Because the gaslighting, manipulation, and other things we face from our narcissists are unique to us we tend to end up going down our own paths when it comes to getting back to normal once all is said and done. Sure, it’s common for survivors to hear from others a specific set of things they should do in order to heal properly but honestly, those things are not always going to make you feel better or even be possible. 

Below I am going to go over some of the things that are what you would consider myths when it comes to this kind of thing. While a lot of people think they are necessary when it comes to healing and finding yourself again, they’re not necessary for everyone. Some people don’t do any of these things and still end up finding themselves once all is said and done.

5 Myths About Healing From A Narcissistic Relationship:

1. You have to forgive your narcissist.

No, you don’t unless you want to. While you might stop being angry about it after a while, you don’t have to forgive that person for what they did to you. You can close things out as you see fit all the while refusing to forgive that person for their wrongdoings and it doesn’t make you any less of a person for doing-so.

2. You have to let go of the anger you’re feeling.

Nope, you don’t necessarily have to let go of it but you do need to learn to control it. What happened to you is still pretty messed up and there is nothing wrong with being angry about it. Sure, you must acknowledge it and try to move on from it but you don’t have to pretend you’re not mad about it when you are. This person hurt you on purpose and it’s not something you’re going to be able to just get over in one night. 

You can begin your healing journey all the while being angry for what you’ve gone through and refusing to forgive the person who hurt you. At the end of the day, this is your life and if you’re feeling mad then you’re feeling mad. Don’t let it consume you but also don’t bottle it up and pretend it’s not there.

3. You’ve got to hope your abuser is able to grow up and become a good person someday. 

Actually, you don’t have to do this at all. You could hope that they get what they deserve and that someone hurts them like they hurt you if you truly want to. Sure, being the bigger person is a good idea but not everyone is able to wish someone well who has done so much harm to them. Whatever you feel towards this person is valid and if you hate their guts then well, you hate their guts. 

4. It’s partially my fault for not leaving sooner.
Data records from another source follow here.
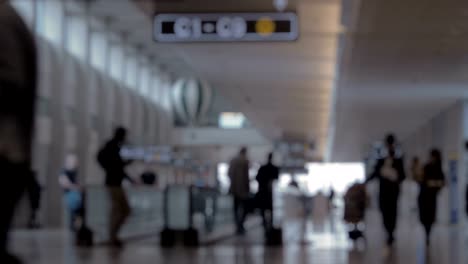 Blur-of-airport-hall-with-people-and-travelator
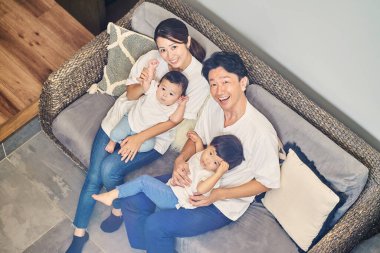 Ebeveynler ve çocuklar bir odada kanepede dinleniyorlar.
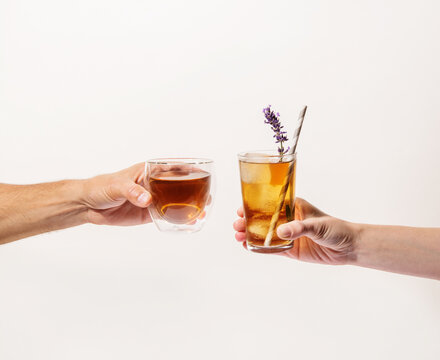 Tho hands holding cups of tea 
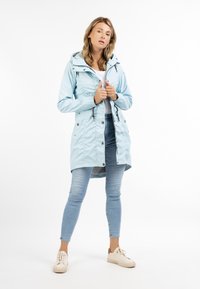 Lichte blauwe waterdichte jas met een elastische taille, rits- en drukknoopsluiting, en een capuchon; gecombineerd met licht denim jeans en beige schoenen.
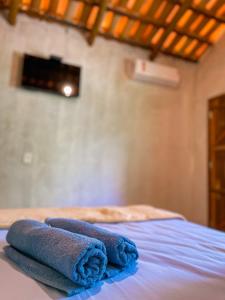 two towels are sitting on top of a bed at Pousada Flor de Laranjeira in Goiás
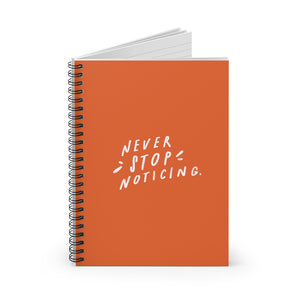 Spiral notebook, standing up on table, showing the orange cover with a big white quote about noticing the little things. 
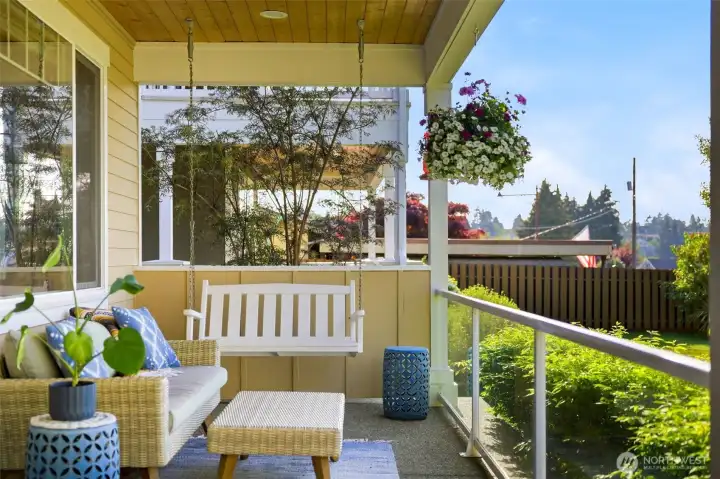Covered front porch with hanging swing — Pacific Northwest indoor-outdoor living at its finest in North Tacoma's 98407. Covered front porch with hanging swing — Pacific Northwest indoor-outdoor living at its finest in North Tacoma's 98407.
I’ve heard a lot of people say through the years that they feel like their abuse is partially their own fault because they did not leave sooner and well, that’s bull. It’s not your fault because you were being manipulated to stay. While you found the strength to leave in the end, you had to go through what you did to find it. Sure, a lot of people will try to push you to accept this partial blame so that you can let go of some of the pain but that’s not for everyone. At the end of the day, you were a victim and now you’re a survivor, period.
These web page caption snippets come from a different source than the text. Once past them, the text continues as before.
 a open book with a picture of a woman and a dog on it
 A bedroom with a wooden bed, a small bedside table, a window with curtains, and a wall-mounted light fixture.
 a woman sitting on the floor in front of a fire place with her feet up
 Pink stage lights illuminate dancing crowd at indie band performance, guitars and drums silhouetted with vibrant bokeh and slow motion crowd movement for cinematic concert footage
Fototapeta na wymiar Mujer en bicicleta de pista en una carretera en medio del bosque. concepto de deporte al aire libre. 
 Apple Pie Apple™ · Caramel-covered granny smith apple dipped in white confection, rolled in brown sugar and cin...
5. You have to remain single for a few years before getting into something else.

Sure, you do need to be single for a while so that you can heal and figure out what you want and do not want in life and in love but you shouldn’t close yourself off from something real. If someone comes into your life, and they’re actually good for you, embrace it. We all heal, mourn, and go through this process at our own paces and for some, that is much quicker than it is for others.